• _Items_
━━━━━━━━━━

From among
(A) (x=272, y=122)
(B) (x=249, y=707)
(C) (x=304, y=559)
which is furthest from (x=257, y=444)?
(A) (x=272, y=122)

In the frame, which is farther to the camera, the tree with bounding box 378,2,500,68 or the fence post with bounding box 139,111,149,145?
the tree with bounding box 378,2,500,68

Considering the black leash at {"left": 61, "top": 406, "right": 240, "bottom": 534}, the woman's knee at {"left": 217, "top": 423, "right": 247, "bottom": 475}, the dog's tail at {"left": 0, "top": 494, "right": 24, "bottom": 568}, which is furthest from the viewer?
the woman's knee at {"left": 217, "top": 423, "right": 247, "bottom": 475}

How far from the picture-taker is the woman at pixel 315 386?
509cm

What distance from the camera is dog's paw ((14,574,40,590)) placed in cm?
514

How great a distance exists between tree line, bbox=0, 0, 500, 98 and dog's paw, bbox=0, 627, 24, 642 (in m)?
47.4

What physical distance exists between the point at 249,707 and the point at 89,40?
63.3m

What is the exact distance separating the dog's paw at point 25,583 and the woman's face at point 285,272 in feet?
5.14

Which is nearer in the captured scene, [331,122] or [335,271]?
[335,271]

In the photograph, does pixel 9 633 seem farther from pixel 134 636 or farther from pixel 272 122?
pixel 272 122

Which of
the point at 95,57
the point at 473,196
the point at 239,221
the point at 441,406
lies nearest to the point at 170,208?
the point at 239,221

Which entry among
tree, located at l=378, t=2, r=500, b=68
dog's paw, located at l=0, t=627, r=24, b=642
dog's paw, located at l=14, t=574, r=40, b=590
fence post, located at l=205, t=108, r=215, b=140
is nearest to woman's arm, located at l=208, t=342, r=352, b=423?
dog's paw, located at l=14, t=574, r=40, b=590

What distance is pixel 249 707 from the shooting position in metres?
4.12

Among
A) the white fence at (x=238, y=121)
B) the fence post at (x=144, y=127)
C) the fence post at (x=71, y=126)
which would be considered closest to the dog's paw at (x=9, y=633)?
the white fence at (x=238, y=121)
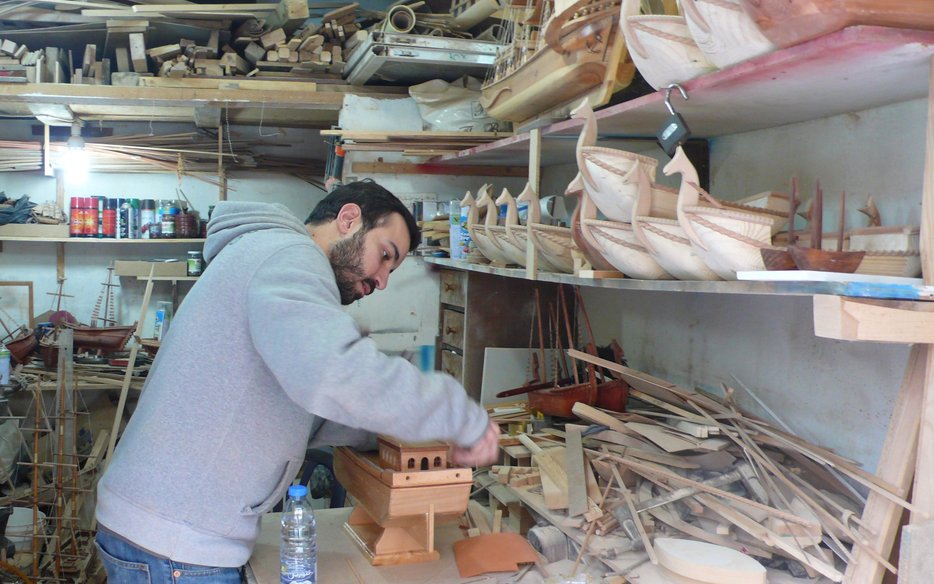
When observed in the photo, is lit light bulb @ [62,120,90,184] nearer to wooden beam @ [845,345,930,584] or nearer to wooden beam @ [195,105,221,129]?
wooden beam @ [195,105,221,129]

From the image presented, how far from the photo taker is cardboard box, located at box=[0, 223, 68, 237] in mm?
6297

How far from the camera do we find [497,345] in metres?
4.50

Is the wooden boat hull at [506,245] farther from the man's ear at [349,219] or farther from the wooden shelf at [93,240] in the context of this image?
the wooden shelf at [93,240]

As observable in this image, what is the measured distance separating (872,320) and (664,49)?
0.83m

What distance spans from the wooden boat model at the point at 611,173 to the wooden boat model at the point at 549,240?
0.43 meters

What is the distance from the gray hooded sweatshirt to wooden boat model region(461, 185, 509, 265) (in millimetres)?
1362

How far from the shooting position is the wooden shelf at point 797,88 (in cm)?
156

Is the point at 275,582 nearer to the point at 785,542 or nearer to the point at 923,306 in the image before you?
the point at 785,542

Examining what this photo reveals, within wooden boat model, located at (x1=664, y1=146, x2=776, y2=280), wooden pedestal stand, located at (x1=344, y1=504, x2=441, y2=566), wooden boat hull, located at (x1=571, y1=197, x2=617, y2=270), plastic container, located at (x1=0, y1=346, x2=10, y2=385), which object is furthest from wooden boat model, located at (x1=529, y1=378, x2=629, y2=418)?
plastic container, located at (x1=0, y1=346, x2=10, y2=385)

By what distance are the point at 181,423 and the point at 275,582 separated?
56cm

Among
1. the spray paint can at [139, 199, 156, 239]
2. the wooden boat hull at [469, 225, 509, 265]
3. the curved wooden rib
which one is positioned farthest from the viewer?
the spray paint can at [139, 199, 156, 239]

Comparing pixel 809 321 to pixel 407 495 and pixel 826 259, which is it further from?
pixel 407 495

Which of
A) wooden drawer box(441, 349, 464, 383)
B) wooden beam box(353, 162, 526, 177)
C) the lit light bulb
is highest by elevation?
the lit light bulb

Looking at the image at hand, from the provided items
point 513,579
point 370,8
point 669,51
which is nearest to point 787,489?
point 513,579
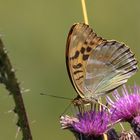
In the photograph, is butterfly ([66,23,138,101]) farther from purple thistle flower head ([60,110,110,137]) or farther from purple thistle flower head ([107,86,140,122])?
purple thistle flower head ([60,110,110,137])

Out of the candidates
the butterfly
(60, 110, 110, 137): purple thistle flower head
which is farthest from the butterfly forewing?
(60, 110, 110, 137): purple thistle flower head

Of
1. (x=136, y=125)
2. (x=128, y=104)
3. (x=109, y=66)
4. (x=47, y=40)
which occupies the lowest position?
(x=136, y=125)

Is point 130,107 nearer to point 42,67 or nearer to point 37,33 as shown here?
point 42,67

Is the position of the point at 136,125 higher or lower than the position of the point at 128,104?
lower

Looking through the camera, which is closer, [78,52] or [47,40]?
[78,52]

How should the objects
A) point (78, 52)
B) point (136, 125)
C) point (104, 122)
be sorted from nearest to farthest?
point (104, 122) < point (136, 125) < point (78, 52)

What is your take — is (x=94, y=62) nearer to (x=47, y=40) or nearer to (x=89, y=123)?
(x=89, y=123)

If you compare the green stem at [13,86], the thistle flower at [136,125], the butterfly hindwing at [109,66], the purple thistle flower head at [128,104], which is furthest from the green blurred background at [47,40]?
the green stem at [13,86]

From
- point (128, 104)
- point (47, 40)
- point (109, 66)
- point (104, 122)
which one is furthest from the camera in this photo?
point (47, 40)

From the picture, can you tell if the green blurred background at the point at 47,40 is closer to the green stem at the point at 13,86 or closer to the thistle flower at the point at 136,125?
the thistle flower at the point at 136,125

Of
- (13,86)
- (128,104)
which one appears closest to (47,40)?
(128,104)
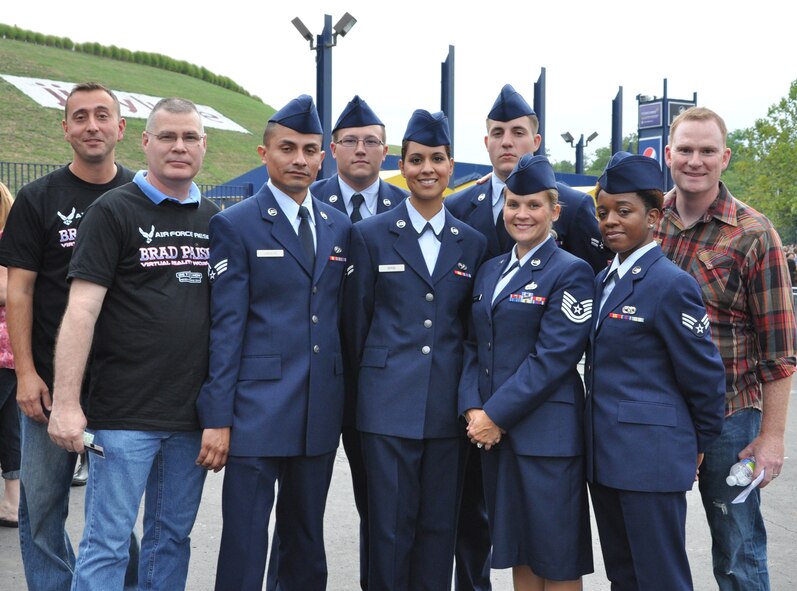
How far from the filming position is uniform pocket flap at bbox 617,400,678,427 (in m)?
3.02

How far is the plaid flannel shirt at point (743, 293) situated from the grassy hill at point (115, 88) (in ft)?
110

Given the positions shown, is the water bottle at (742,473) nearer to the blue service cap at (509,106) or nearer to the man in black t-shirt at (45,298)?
the blue service cap at (509,106)

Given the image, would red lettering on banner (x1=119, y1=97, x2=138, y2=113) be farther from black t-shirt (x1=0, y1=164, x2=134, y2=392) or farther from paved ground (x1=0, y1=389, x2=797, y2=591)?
black t-shirt (x1=0, y1=164, x2=134, y2=392)

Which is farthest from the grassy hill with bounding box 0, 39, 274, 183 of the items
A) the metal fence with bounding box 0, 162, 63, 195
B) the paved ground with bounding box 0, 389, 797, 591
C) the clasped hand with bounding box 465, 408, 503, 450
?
the clasped hand with bounding box 465, 408, 503, 450

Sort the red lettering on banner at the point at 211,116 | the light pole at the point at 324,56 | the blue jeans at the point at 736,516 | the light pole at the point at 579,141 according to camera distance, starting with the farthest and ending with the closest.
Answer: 1. the red lettering on banner at the point at 211,116
2. the light pole at the point at 579,141
3. the light pole at the point at 324,56
4. the blue jeans at the point at 736,516

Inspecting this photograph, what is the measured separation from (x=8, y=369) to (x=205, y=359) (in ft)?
7.66

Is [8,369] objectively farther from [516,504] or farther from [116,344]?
[516,504]

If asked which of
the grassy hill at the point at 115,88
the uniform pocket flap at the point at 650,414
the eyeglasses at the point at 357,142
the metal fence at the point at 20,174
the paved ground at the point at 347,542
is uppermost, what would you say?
the grassy hill at the point at 115,88

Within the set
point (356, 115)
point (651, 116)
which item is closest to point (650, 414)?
point (356, 115)

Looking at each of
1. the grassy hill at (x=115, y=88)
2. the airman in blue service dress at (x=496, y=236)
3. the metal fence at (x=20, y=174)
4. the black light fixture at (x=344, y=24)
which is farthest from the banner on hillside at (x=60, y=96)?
the airman in blue service dress at (x=496, y=236)

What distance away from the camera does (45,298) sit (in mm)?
3527

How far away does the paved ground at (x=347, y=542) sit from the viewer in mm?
4406

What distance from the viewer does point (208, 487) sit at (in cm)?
615

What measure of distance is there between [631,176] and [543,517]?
141cm
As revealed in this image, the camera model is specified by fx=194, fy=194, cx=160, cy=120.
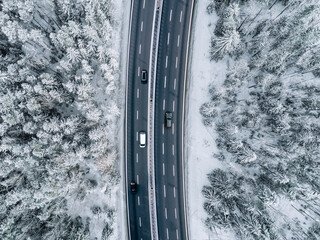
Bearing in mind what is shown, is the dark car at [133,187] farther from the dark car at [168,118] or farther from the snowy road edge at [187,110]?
the dark car at [168,118]

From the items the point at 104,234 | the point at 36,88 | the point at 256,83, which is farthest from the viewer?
the point at 256,83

━━━━━━━━━━

• _Written request_
Take everything from the line containing "What distance from the viewer" down to the end of the material and arrange it as a numbered list, skipping blank lines. Leave the pictures out of your answer.

• _In response_
1. What distance from the viewer does point (208, 487) sit at (in cm)?
2. 615
3. What measure of distance is there between [631,176] and [543,517]?
4. 141cm
5. As revealed in this image, the camera model is specified by fx=194, fy=194, cx=160, cy=120.
6. Bearing in mind what is shown, is the dark car at [133,187] farther from the dark car at [168,118] or farther from the snowy road edge at [187,110]?
7. the dark car at [168,118]
8. From the items the point at 104,234 | the point at 36,88 | the point at 256,83, which is farthest from the viewer?
9. the point at 256,83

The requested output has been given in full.